§ **STATED PROBLEM**: Each entry below should be echoed exactly, with pictures omitted.

§ **MATERIAL**:
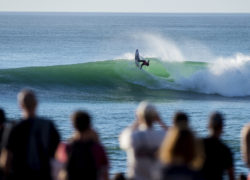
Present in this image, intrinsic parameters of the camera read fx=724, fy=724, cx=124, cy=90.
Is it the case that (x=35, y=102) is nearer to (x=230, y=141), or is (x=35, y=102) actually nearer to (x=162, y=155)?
(x=162, y=155)

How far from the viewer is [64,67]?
3372 cm

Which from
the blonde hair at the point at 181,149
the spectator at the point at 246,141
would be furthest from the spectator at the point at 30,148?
the blonde hair at the point at 181,149

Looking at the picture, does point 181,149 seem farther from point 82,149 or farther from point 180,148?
point 82,149

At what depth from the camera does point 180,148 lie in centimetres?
434

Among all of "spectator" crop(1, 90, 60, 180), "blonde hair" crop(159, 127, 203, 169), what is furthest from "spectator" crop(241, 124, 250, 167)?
"blonde hair" crop(159, 127, 203, 169)

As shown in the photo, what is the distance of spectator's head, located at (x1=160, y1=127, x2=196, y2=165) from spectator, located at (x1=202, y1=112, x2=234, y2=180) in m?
1.58

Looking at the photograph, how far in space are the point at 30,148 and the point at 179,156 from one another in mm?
2041

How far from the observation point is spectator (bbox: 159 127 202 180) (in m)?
4.32

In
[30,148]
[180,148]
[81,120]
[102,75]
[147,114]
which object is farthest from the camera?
[102,75]

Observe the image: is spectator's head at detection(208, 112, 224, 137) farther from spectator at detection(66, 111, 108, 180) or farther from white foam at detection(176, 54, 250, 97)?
white foam at detection(176, 54, 250, 97)

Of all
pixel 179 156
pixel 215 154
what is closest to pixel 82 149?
pixel 215 154

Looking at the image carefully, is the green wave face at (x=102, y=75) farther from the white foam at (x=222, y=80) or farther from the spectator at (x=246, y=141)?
the spectator at (x=246, y=141)

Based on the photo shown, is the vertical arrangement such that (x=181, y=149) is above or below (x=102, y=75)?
above

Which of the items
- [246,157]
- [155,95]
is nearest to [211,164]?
[246,157]
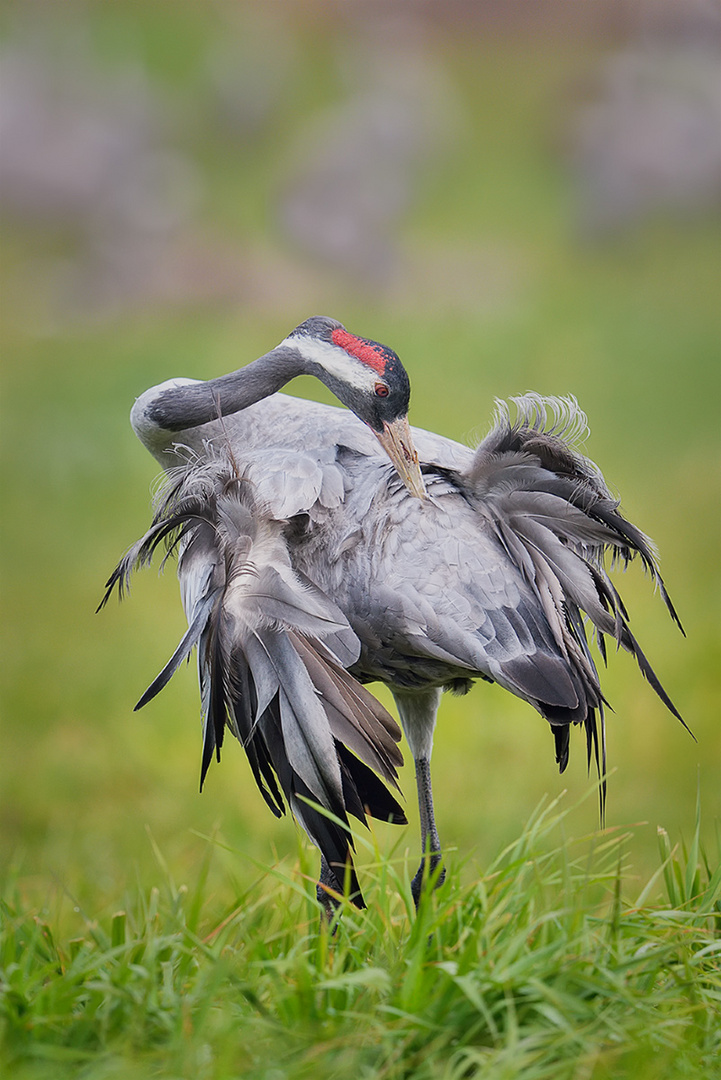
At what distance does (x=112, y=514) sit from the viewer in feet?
20.6

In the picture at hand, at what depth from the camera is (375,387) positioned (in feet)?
5.98

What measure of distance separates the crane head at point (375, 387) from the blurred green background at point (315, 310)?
194cm

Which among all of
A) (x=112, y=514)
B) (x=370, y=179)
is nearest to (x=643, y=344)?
(x=370, y=179)

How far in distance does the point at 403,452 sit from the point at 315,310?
6.88m

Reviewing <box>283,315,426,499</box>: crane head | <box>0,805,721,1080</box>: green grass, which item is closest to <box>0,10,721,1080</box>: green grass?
<box>0,805,721,1080</box>: green grass

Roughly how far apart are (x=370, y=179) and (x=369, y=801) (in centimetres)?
774

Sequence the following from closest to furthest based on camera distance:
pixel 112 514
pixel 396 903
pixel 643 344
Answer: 1. pixel 396 903
2. pixel 112 514
3. pixel 643 344


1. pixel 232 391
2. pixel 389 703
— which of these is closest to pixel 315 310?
pixel 389 703

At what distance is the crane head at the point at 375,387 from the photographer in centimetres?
179

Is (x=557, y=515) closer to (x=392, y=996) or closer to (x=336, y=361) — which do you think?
(x=336, y=361)

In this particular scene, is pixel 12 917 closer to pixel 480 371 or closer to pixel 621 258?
pixel 480 371

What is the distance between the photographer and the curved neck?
196 cm

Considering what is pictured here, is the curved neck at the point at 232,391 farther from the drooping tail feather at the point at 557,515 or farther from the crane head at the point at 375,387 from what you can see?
the drooping tail feather at the point at 557,515

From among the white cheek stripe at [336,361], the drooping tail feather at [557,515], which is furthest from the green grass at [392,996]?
the white cheek stripe at [336,361]
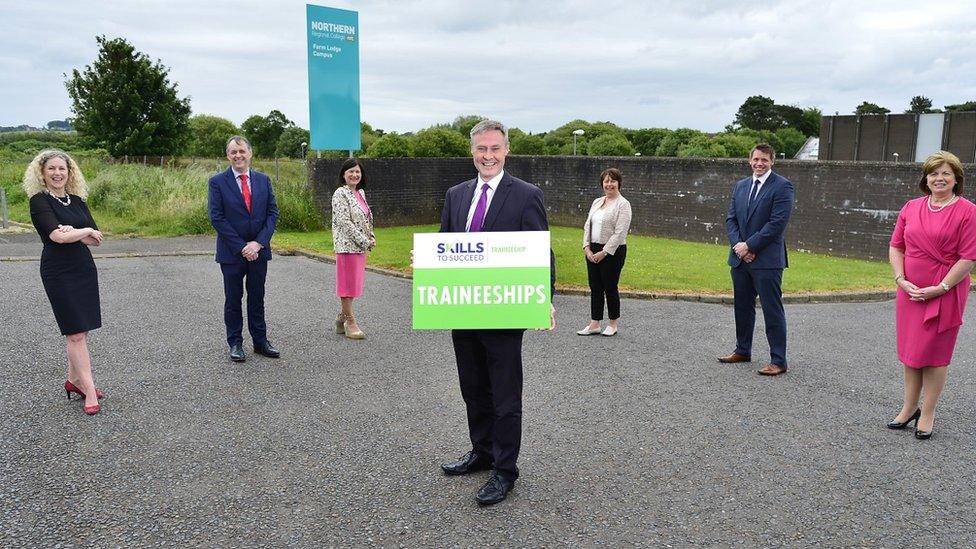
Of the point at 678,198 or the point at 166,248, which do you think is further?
the point at 678,198

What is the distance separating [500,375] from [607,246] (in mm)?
4164

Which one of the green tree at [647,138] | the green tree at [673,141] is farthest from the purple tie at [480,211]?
the green tree at [647,138]

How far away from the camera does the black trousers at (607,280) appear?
8.00 meters

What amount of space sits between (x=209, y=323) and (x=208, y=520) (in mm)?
5045

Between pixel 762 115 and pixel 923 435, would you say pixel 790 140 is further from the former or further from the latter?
pixel 923 435

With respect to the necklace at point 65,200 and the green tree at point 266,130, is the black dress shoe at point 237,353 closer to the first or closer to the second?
the necklace at point 65,200

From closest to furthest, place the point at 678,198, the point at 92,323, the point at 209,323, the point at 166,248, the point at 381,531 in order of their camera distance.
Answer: the point at 381,531
the point at 92,323
the point at 209,323
the point at 166,248
the point at 678,198

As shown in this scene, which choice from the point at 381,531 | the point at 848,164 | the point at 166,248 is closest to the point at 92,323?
the point at 381,531

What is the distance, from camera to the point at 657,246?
56.9 feet

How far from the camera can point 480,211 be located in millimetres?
4055

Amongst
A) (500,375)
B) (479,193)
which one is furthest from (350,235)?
(500,375)

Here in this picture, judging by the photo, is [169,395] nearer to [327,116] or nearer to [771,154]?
[771,154]

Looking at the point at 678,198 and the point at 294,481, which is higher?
the point at 678,198

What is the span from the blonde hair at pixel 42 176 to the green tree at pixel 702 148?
59630 mm
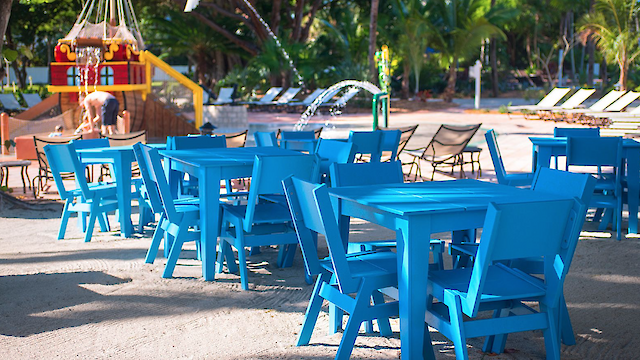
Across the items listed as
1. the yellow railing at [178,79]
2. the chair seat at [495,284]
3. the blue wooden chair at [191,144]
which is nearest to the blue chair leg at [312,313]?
the chair seat at [495,284]

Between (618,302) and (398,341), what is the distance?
1517 millimetres

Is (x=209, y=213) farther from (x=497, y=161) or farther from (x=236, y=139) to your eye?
(x=236, y=139)

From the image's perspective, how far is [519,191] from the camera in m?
3.68

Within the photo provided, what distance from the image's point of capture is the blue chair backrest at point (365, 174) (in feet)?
13.4

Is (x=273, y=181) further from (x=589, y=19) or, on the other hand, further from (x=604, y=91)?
(x=604, y=91)

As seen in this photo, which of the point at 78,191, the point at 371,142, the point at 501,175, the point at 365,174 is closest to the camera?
the point at 365,174

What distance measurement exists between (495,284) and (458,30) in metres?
25.3

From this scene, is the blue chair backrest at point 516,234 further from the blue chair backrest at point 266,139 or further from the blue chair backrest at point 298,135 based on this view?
the blue chair backrest at point 298,135

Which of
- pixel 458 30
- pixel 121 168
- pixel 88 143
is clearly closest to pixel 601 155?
pixel 121 168

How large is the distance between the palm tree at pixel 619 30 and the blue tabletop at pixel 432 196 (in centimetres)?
2203

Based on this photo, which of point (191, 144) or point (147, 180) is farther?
point (191, 144)

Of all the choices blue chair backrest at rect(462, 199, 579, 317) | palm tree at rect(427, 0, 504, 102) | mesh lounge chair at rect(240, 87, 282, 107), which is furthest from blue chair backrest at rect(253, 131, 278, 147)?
palm tree at rect(427, 0, 504, 102)

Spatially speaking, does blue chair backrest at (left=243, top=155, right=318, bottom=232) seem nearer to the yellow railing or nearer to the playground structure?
the playground structure

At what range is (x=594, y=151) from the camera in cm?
610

§ **RESULT BELOW**:
Present in this image, intrinsic parameters of the camera read fx=724, fy=724, cx=124, cy=90.
Is it the case that (x=35, y=102) is nearer to (x=230, y=141), or is (x=35, y=102) actually nearer to (x=162, y=155)?
(x=162, y=155)

How far from the viewer is [64,67]?
3372 cm

Which from
the blonde hair at the point at 181,149
the spectator at the point at 246,141
would be furthest from the spectator at the point at 30,148?
the blonde hair at the point at 181,149

Looking at the picture, does point 181,149 seem farther from point 82,149 or farther from point 180,148?
point 82,149

At what depth from the camera does point 180,148 lie in centimetres?
434

Among all of "spectator" crop(1, 90, 60, 180), "blonde hair" crop(159, 127, 203, 169), what is furthest from "spectator" crop(241, 124, 250, 167)?
"blonde hair" crop(159, 127, 203, 169)

As shown in the photo, what is the distance of spectator's head, located at (x1=160, y1=127, x2=196, y2=165) from spectator, located at (x1=202, y1=112, x2=234, y2=180) in m?
1.58

Looking at the photograph, how far in space are the point at 30,148 and the point at 179,156 from one another in mm?
2041

How far from the observation point is spectator (bbox: 159 127 202 180) (in m)?
4.32

In
[30,148]
[180,148]
[81,120]
[102,75]
[147,114]
which object is farthest from the camera?
[102,75]

Observe the image: is spectator's head at detection(208, 112, 224, 137) farther from spectator at detection(66, 111, 108, 180) or farther from white foam at detection(176, 54, 250, 97)?
white foam at detection(176, 54, 250, 97)

Of all
pixel 179 156
pixel 215 154
what is closest to pixel 82 149?
pixel 215 154

Looking at the image carefully, is the green wave face at (x=102, y=75) farther from the white foam at (x=222, y=80) or farther from the spectator at (x=246, y=141)?
the spectator at (x=246, y=141)

Based on the photo shown, is the vertical arrangement such that (x=181, y=149) is above or below (x=102, y=75)?
above

Which of the items
- [246,157]
- [155,95]
is nearest to [211,164]?
[246,157]
At what distance does (x=112, y=514) sit from the viewer in feet?
20.6

In the picture at hand, at what depth from the camera is (375,387) positioned (in feet)?
5.98

What measure of distance separates the crane head at point (375, 387) from the blurred green background at point (315, 310)?
194cm

Which among all of
A) (x=112, y=514)
B) (x=370, y=179)
is nearest to (x=643, y=344)?
(x=370, y=179)

How far in distance does the point at 403,452 sit from the point at 315,310?
6.88m

Reviewing <box>283,315,426,499</box>: crane head | <box>0,805,721,1080</box>: green grass, which item is closest to <box>0,10,721,1080</box>: green grass?
<box>0,805,721,1080</box>: green grass

Roughly how far apart are (x=370, y=179) and (x=369, y=801) (in centimetres)?
774

Sequence the following from closest to furthest based on camera distance:
pixel 112 514
pixel 396 903
pixel 643 344
Answer: 1. pixel 396 903
2. pixel 112 514
3. pixel 643 344


1. pixel 232 391
2. pixel 389 703
— which of these is closest to pixel 315 310?
pixel 389 703

At what distance is the crane head at the point at 375,387 from the photographer in centimetres?
179

Is (x=557, y=515) closer to (x=392, y=996) or closer to (x=336, y=361) — which do you think?
(x=336, y=361)

In this particular scene, is pixel 12 917 closer to pixel 480 371 or closer to pixel 621 258?
pixel 480 371

What is the distance between the photographer and the curved neck?
196 cm

Considering what is pictured here, is the curved neck at the point at 232,391 farther from the drooping tail feather at the point at 557,515 or farther from the crane head at the point at 375,387 from what you can see?
the drooping tail feather at the point at 557,515

From among the white cheek stripe at [336,361], the drooping tail feather at [557,515], which is furthest from the green grass at [392,996]?
the white cheek stripe at [336,361]
Of the point at 678,198 or the point at 166,248, which do you think is further?
the point at 678,198

What is the distance separating [500,375] from [607,246] (in mm)?
4164

Which one of the green tree at [647,138] | the green tree at [673,141] is farthest from the purple tie at [480,211]?
the green tree at [647,138]

How far away from the camera does the black trousers at (607,280) appear?
8.00 meters

What amount of space sits between (x=209, y=323) and (x=208, y=520) (in mm)?
5045

Between pixel 762 115 and pixel 923 435, would you say pixel 790 140 is further from the former or further from the latter?
pixel 923 435

With respect to the necklace at point 65,200 and the green tree at point 266,130, is the black dress shoe at point 237,353 closer to the first or closer to the second?
the necklace at point 65,200

From closest to furthest, place the point at 678,198, the point at 92,323, the point at 209,323, the point at 166,248, the point at 381,531 in order of their camera distance.
Answer: the point at 381,531
the point at 92,323
the point at 209,323
the point at 166,248
the point at 678,198

As shown in this scene, which choice from the point at 381,531 | the point at 848,164 | the point at 166,248 is closest to the point at 92,323?
the point at 381,531

What is the distance, from camera to the point at 657,246?
56.9 feet

How far from the camera can point 480,211 be located in millimetres?
4055

Amongst
A) (500,375)
B) (479,193)
which one is furthest from (350,235)?
(500,375)

Here in this picture, judging by the photo, is [169,395] nearer to [327,116] or nearer to [771,154]?
[771,154]

Looking at the point at 678,198 and the point at 294,481, which is higher?
the point at 678,198

What is the span from the blonde hair at pixel 42 176 to the green tree at pixel 702 148?
59630 mm
Across the items listed as
1. the yellow railing at [178,79]
2. the chair seat at [495,284]
3. the blue wooden chair at [191,144]
which is nearest to the blue chair leg at [312,313]?
the chair seat at [495,284]

Between (618,302) and (398,341), what is the distance?
1517 millimetres

Is (x=209, y=213) farther from (x=497, y=161) or farther from (x=236, y=139) to your eye?
(x=236, y=139)

From the image's perspective, how far is [519,191] from the camera in m?
3.68

Within the photo provided, what distance from the image's point of capture is the blue chair backrest at point (365, 174) (in feet)?
13.4

Is (x=273, y=181) further from (x=589, y=19) or, on the other hand, further from (x=604, y=91)?
(x=604, y=91)

As seen in this photo, which of the point at 78,191, the point at 371,142, the point at 501,175, the point at 365,174 is closest to the camera?
the point at 365,174

What distance measurement exists between (495,284) and (458,30) in metres?
25.3

From this scene, is the blue chair backrest at point 516,234 further from the blue chair backrest at point 266,139 or further from the blue chair backrest at point 298,135 based on this view?
the blue chair backrest at point 298,135

Which of
- pixel 458 30
- pixel 121 168
- pixel 88 143
is clearly closest to pixel 601 155?
pixel 121 168

How large is the distance between the palm tree at pixel 619 30 and the blue tabletop at pixel 432 196 (in centimetres)?
2203

Based on this photo, which of point (191, 144) or point (147, 180) is farther?
point (191, 144)

Of all the choices blue chair backrest at rect(462, 199, 579, 317) | palm tree at rect(427, 0, 504, 102) | mesh lounge chair at rect(240, 87, 282, 107), which is furthest from blue chair backrest at rect(253, 131, 278, 147)?
palm tree at rect(427, 0, 504, 102)

Spatially speaking, does blue chair backrest at (left=243, top=155, right=318, bottom=232) seem nearer to the yellow railing or nearer to the playground structure?
the playground structure

At what range is (x=594, y=151) from the camera in cm?
610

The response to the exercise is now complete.